- **Page excerpt**:
begin
A press release is generally a statement of what is going on, or at least how the party issuing the presser views events, usually couched in upbeat language where optimism can by any stretch of the imagination be seen to be the order of the day. Last month’s epistle from Greyhounds Australasia [GA] stands out from the pack as being a horse of a different colour. The subject was the closure of the Macau Canidrome and the fate of the greyhounds who had until recently raced there.

Michael Watts MRCVS

Cutting to the chase, it deals with GA’s attempts to get involved in the continuing care of these greyhounds and to influence events in Macau. As most of these quickly came to nothing it reads like an exculpatory effort mostly designed mainly to save their blushes and cover their backsides.

Now I have never been much closer to Macau than the New Orient Chinese takeaway in the High Street, although I confess to rather enjoying the horseracing from Hong Kong on satellite TV in my more insomniac moments. As I am therefore unable to check out the facts of the case for myself, I am reliant on normally reliable sources like Greyhounds Australasia for the straight story. Now “the antis” have had the Macau track in their sights as far back as I can remember and have not been slow to come up with horror stories about the welfare of the greyhounds who race there, or the lack of same. We often talk about those opposed to the use of dogs in sport as if they were a single entity, all singing from the same hymnbook.
end
- **Dataset entries**:
begin
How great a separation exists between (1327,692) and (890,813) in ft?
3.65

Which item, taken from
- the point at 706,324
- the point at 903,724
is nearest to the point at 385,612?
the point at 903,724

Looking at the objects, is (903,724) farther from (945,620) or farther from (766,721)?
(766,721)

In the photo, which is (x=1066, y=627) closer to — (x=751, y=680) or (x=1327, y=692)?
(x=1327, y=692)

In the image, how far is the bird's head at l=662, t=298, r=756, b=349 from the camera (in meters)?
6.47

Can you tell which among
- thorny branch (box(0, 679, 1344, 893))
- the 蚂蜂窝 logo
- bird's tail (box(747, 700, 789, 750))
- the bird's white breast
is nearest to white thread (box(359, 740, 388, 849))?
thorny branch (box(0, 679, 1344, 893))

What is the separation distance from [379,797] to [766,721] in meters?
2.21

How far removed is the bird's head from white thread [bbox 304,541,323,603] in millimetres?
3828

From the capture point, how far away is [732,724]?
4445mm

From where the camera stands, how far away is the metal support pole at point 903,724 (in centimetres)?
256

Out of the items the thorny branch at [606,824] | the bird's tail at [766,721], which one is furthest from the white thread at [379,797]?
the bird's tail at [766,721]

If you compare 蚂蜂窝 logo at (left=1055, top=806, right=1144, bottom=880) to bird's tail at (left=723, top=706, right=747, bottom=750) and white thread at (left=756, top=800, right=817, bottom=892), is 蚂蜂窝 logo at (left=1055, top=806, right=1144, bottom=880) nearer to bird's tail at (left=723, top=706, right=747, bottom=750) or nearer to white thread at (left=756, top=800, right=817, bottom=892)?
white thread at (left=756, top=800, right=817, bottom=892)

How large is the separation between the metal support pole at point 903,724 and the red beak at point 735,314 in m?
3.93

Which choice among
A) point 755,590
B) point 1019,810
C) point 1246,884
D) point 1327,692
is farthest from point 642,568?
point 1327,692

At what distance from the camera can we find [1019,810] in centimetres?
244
end
- **Brief**:
Set down, word for word, the passage of the Macau Canidrome article above that runs from "Now I have never" up to and including "the same hymnbook.".

- **Result of the task**:
Now I have never been much closer to Macau than the New Orient Chinese takeaway in the High Street, although I confess to rather enjoying the horseracing from Hong Kong on satellite TV in my more insomniac moments. As I am therefore unable to check out the facts of the case for myself, I am reliant on normally reliable sources like Greyhounds Australasia for the straight story. Now “the antis” have had the Macau track in their sights as far back as I can remember and have not been slow to come up with horror stories about the welfare of the greyhounds who race there, or the lack of same. We often talk about those opposed to the use of dogs in sport as if they were a single entity, all singing from the same hymnbook.